The consuming web application is very similar in structure to the producer we just discussed. The file web-consumer.js starts an HTTP Server that handles HTTP GET Requests. It will return a JSON document with whatever value is returned by the function consumer.getMessages. This function is loaded from module ./consume and exported in consume.js in module.exports.
Check the contents of consume.js: it should look familiar. New compared to the earlier implementation of consume.js is the messages array in which all messages consumed from the Kafka Topic are collected - the latest at the top or beginning of the array. The function getMessages returns the array. This function is exported in module.exports.
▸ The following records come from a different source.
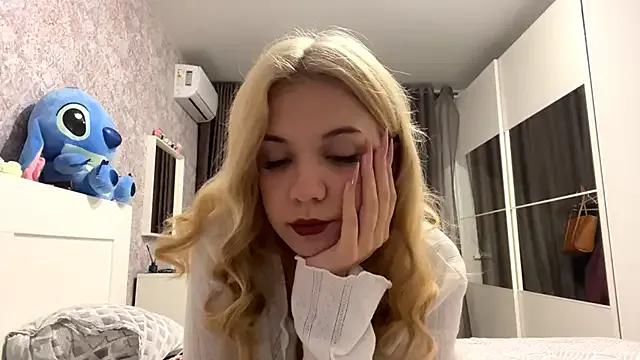 Randa_babygirl from StripChat is Freechat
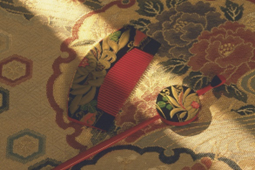 细说女子汉服发饰：点翠、梳篦的金翠首饰(图9)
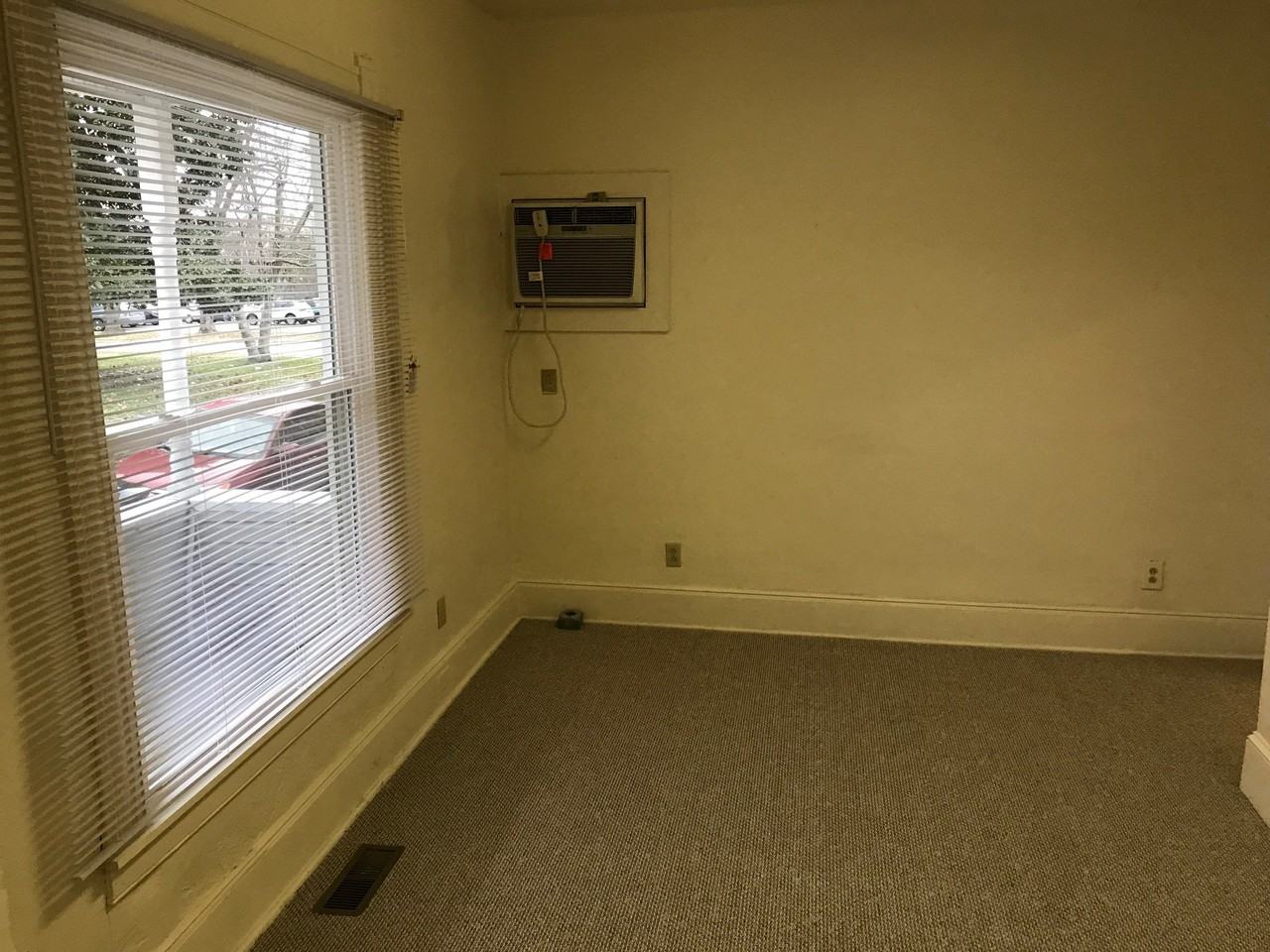 616 John Marshall Dr - Photo 7 of 19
Open another terminal window - most easily by using the option Open in Integrated Terminal in the context menu for the file web-consumer.js. Run the web application:
node web-consumer.js
The HTTP server is started and listens on port 3002. You can send GET requests to this port to get a JSON document with all messages consumed from Kafka Topic test-topic. Using this Gitpod command you can open the Gitpod browser integrated in the IDE. It will show the messages the consumer has consumed until now. You need to press the refresh icon in order to get any fresher messages.
gp preview $(gp url 3002)
You can also check for the messages from outside the context of Gitpod - in any browser (or any command line using curl or wget); the url to use is printed when you execute this command:
echo $(gp url 3002)
If you keep both web producer and web consumer running at the same time, you can see the effect of one in the other.